SVM Lab¶

In [15]:
import pandas as pd
from sklearn.model_selection import train_test_split
from sklearn.feature_extraction.text import TfidfVectorizer, CountVectorizer
from sklearn.svm import SVC
from sklearn.metrics import classification_report, accuracy_score
from sklearn.preprocessing import OrdinalEncoder
import numpy as np

Load the Data¶

In [16]:
# Step 1: Load the dataset (replace with the path to your dataset)
# The dataset should have two columns: 'label' (spam/ham) and 'message' (text)
url = "https://aet-cs.github.io/white/ML/data/Fake_News.csv"
data = pd.read_csv(url, sep=',')
In [17]:
data = data.dropna()

EDA¶

Do some basic EDA here. How balanced is the data set? Data types? Etc.

In [ ]:
 

We will ordinal encode the target column

In [8]:
# Encode labels using OrdinalEncoder into 0,1 (dont' change)
encoder = OrdinalEncoder()
data['label'] = encoder.fit_transform(data[['label']])
In [9]:
# Print the mapping from labels to numerical values (dont' change)
label_mapping = {category: idx for idx, category in enumerate(encoder.categories_[0])}
print("Label Encoding:")
for label, value in label_mapping.items():
    print(f"'{label}' -> {value}")
Label Encoding:
'Fake' -> 0
'True' -> 1

Define X and y to the be title and label

In [10]:
# define the data
# Your code here
In [11]:
# Step 2: Split the dataset into training and testing sets
# Make a train/test split
# Your code here
In [12]:
# Step 3: Text encoding using TF-IDF
# Don't change
vectorizer = CountVectorizer(stop_words='english', max_features=1000)
X_train_counts = vectorizer.fit_transform(X_train)
X_test_counts = vectorizer.transform(X_test)
---------------------------------------------------------------------------
NameError                                 Traceback (most recent call last)
Cell In[12], line 4
      1 # Step 3: Text encoding using TF-IDF
      2 # Don't change
      3 vectorizer = CountVectorizer(stop_words='english', max_features=1000)
----> 4 X_train_tfidf = vectorizer.fit_transform(X_train)
      5 X_test_tfidf = vectorizer.transform(X_test)

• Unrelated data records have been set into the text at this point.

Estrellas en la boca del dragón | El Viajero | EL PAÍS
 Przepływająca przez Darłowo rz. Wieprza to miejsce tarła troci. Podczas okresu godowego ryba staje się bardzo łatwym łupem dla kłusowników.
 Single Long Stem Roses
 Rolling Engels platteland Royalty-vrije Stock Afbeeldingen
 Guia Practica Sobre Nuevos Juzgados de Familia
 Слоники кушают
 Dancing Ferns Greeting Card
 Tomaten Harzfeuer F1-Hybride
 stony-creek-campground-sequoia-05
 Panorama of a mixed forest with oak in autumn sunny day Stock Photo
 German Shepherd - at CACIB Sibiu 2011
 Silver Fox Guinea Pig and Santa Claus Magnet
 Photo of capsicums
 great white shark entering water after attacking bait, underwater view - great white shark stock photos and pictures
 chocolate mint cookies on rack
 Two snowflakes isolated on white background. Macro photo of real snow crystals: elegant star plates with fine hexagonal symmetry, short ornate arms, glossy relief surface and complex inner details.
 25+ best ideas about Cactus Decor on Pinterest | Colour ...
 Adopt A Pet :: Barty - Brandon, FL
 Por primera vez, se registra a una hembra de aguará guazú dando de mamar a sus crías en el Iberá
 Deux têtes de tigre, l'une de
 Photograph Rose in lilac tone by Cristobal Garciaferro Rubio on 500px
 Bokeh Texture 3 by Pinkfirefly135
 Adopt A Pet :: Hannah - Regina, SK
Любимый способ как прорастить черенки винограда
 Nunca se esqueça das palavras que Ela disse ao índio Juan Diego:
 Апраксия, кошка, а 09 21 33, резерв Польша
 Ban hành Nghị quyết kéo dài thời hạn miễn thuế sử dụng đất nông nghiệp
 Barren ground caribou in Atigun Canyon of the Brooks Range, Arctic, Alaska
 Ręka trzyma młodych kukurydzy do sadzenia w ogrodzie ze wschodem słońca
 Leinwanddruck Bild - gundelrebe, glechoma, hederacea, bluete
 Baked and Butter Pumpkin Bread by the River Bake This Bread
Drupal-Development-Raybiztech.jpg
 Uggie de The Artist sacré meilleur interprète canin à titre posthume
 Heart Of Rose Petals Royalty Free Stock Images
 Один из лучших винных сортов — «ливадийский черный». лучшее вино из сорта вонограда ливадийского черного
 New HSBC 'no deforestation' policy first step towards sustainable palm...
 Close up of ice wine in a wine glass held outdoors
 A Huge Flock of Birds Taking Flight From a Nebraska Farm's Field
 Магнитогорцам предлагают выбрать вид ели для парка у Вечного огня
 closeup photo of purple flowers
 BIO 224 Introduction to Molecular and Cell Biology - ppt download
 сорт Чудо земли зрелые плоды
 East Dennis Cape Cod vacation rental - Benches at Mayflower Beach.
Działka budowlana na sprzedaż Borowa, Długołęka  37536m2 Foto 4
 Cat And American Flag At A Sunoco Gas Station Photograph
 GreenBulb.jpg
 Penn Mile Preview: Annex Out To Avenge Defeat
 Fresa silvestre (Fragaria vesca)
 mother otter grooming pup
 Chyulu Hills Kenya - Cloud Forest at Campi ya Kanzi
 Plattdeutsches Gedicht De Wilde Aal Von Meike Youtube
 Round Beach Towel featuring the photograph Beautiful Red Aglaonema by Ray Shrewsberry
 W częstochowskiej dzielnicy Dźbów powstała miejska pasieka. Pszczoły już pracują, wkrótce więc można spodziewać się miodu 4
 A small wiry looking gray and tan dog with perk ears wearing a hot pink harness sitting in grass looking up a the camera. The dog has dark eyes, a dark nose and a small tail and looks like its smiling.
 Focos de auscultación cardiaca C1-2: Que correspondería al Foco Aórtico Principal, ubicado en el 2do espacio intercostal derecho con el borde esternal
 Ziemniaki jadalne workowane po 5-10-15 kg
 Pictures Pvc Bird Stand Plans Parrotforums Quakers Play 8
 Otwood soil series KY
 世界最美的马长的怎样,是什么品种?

NameError: name 'X_train' is not defined
In [13]:
# Step 4: Train the SVM
# your code here
# be sure to use the counts vectors

Print Results¶

In [107]:
# Find misclassified examples
y_pred = np.array(y_pred)
y_test = np.array(y_test)
misclassified_indices = (y_pred != y_test).nonzero()[0]  # Indices where predictions differ from true labels

# Print the first few misclassified examples
print("\nMisclassified Examples:")
for idx in misclassified_indices[10:20]:  # Limit to 5 examples
    print(f"Message: {X_test.iloc[idx]}")
    print(f"True Label: {encoder.inverse_transform([[y_test[idx]]])[0][0]}")
    print(f"Predicted Label: {encoder.inverse_transform([[y_pred[idx]]])[0][0]}")
    print("-" * 50)
Misclassified Examples:
Message: Meet The CA Sheriff Who Won’t Be Bullied By Obama And Illegal Immigrant Activists Who Believe The Laws Don’t Apply To Lawbreakers
True Label: Fake
Predicted Label: True
--------------------------------------------------
Message: ALARMING: NSA Refuses to Release Clinton-Lynch Tarmac Transcript with Lame Excuse
True Label: Fake
Predicted Label: True
--------------------------------------------------
Message: Norway appoints its first female foreign minister
True Label: True
Predicted Label: Fake
--------------------------------------------------
Message:  Anti-Abortion Laws Collapse In Major Defeat For The Right
True Label: Fake
Predicted Label: True
--------------------------------------------------
Message: Shaquille O’Neal: “The Earth is flat. Yes, it is.”
True Label: Fake
Predicted Label: True
--------------------------------------------------
Message: THE LIST OF WHO’S WHO TAKING ADVANTAGE OF FAILED EU AUSTERITY EXPERIMENT IN GREECE
True Label: Fake
Predicted Label: True
--------------------------------------------------
Message: Obama to visit Hiroshima, will not apologize for World War Two bombing
True Label: True
Predicted Label: Fake
--------------------------------------------------
Message:  White House Staff Reportedly Went Behind Trump’s Back On HUGE Issue Because Trump Is Too Reckless
True Label: Fake
Predicted Label: True
--------------------------------------------------
Message: Tensions simmer below surface as Trump, Republicans map strategy
True Label: True
Predicted Label: Fake
--------------------------------------------------
Message:  Susan Collins Bucked Party, Voted To Protect Kids, Seniors, Women and Entitlements
True Label: Fake
Predicted Label: True
--------------------------------------------------

Confusion Matrix¶

In [1]:
# print/draw a confusion matrix

TF-IDF¶

Redo the above analysis with a TF-IDF encoding instead of a Counter (Bag of Words)

In [ ]:
 

Optimize¶

There are lots of parameters to SVM/SVC. Try them out and see how good you can do!

In [ ]: